Software Tools shows its age properly for the first time here. Back in 1981 this was a genuine problem, and even 10 or more years later it was entirely possible send a printer into spasms if you weren’t careful. These days of course, printers behave perfectly all the time and never give anyone any bother at all.
While printing might be a solved problem, the question of tabs or spaces in source code remains an eternal problem. The motivation might have changed, but the tool remains relevant.
This final program in Software Tools' first chapter also turns the complexity screw another notch or two.
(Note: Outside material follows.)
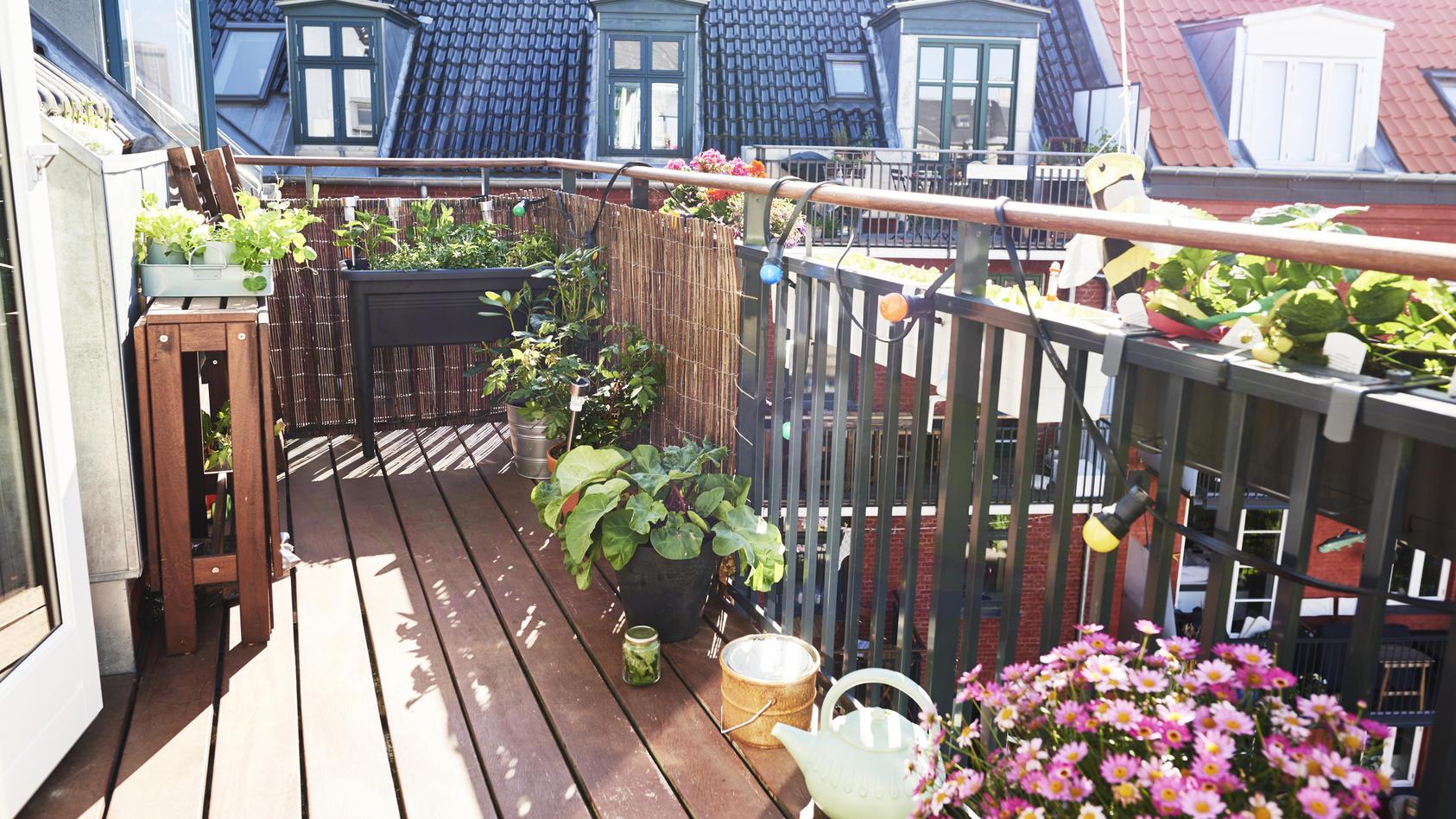 Sichtschutz Fur Ihren Balkon 4 Moglichkeiten Fur Mehr Privatsphare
I’m not going to reproduce the whole of the code, but here’s the core of the now familiar read/process/output loop
col := 1
while (getc(c) <> ENDFILE) do
if (c = TAB) then
repeat
putc(BLANK)
col := col + 1
until (tabpos(col, tabstops))
else if (c = NEWLINE) then begin
putc(NEWLINE)
col := 1
end
else begin
putc(c);
col := col + 1
end
end;
We’ve got all the small parts Kernighan and Plauger have built up over the previous four programs - reading and outputing characters, counting characters, special processing on new lines. The new element is that repeat/until
loop, which converts each tab by outputting the requisite number of spaces.
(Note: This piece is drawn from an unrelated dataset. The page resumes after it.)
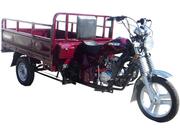 Трицикл Racer Muravei RC200ZH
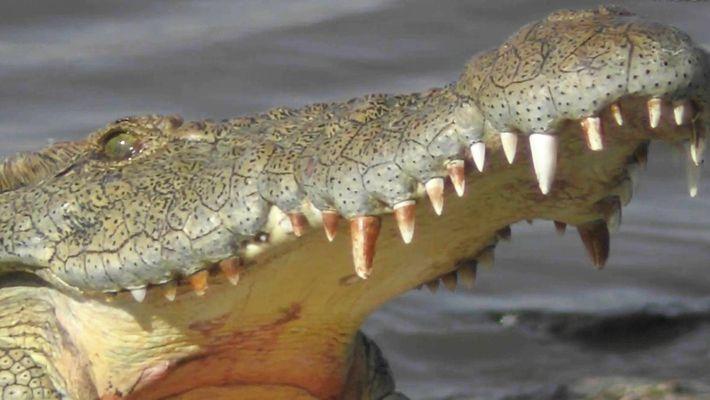 Die Krokodile des Mara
In my C++ programs, I’ve avoided direct output in the body of the code. I’ve used functions that return a value, or written out through iterators. Here, after reading a character I might need to write one or more characters in response. Or, put in a more C++y way, we need to convert a sequence of characters into a sequence of strings. Rummaging once again in the algorithm header leads us to std::transform
, which applies a given function to a sequence and stores the result in another sequence. In other languages you might know this as map
or apply
. JavaScript’s Array.prototype.map
, for example, returns a new array filled with the results of calling the provided function on each element of the calling array. The start of the my C++ implementation is then
std::transform(
std::istreambuf_iterator<char>(in),
std::istreambuf_iterator<char>(),
std::ostream_iterator<std::string>(out),
... something ...
);
The … something … could be a function, a lambda, or a function object. Because the transformation I’m doing here needs a little bit of state - the action performed depends not just on the current character but also where we are in the line - I used a little function object.
detab.cpp
#include "detab.h"
#include "../../lib/chars.h"
#include "../../lib/tab_stops.h"
#include <algorithm>
#include <iostream>
#include <iterator>
#include <string>
struct detabber {
size_t position_;
std::string operator()(char c) { (3)
if (stiX::istab(c)) {
const auto spaces = stiX::distance_to_next_tab_stop(position_); (4)
position_ += spaces;
return std::string(spaces, ' ');
}
if (stiX::isnewline(c)) (5)
position_ = 0;
else
++position_;
return std::string(1, c); (6)
}
};
namespace stiX {
void detab(std::istream &in, std::ostream &out) {
std::transform(
std::istreambuf_iterator<char>(in),
std::istreambuf_iterator<char>(),
std::ostream_iterator<std::string>(out), (1)
detabber() (2)
);
}
}
The implementation is straightforward, and not hugely dissimilar to the Pascal original.
-
I’m reading the input as a stream of characters but outputting strings. The std::istreambuf_iterator<char>
provides that unformatted input, while std::ostream_iterator<std::string>
gives the appropriate output sink. I can’t recall ever having this in C++ before, but I certainly have in other languages which are more relaxed about types.
-
Create a detabber
object that will perform the transformation. Because detabber is a simple object there’s no need for me to write a constructor, as the default behaviour - initialise position_
to 0 - is perfectly fine. std::transform
takes the transformer argument by value, so you might expect this newly constructed detabber
object to be copied as it’s passed in. However in situations like this, where we’re creating a object that has no lifetime beyond this one use, modern compilers are more than clever enough to omit that copy entirely.
-
operator()
is the function call operator, and is the defining feature of a C++ function object. Note that the parameter type char
matches the underlying input iterator type, while the return type std::string
matches the underlying output iterator type. For each character on the input, std::transform
will call operator()
with that character, expecting a std::string
in return.
-
If the provided character c
is a tab, calculate where the next tab stop is and return a string of spaces to pad to it.
-
If c
is not a tab but is a newline reset position_
, otherwise just bump along to the next position.
-
Return c
as a string. Creating a std::string
for every character we see may not be ideal from a performance point of view (even though modern compilers are not only clever enough but actually required to omit copies here). However, I confess to being fairly relaxed on that front. Converting tabs to spaces is unlikely to ever be a time critical activity, and I’d rather think about getting it correct first and worry about performance if I have to. I may be atypical, but performance in time or space has rarely been in a problem I’ve had to deal with.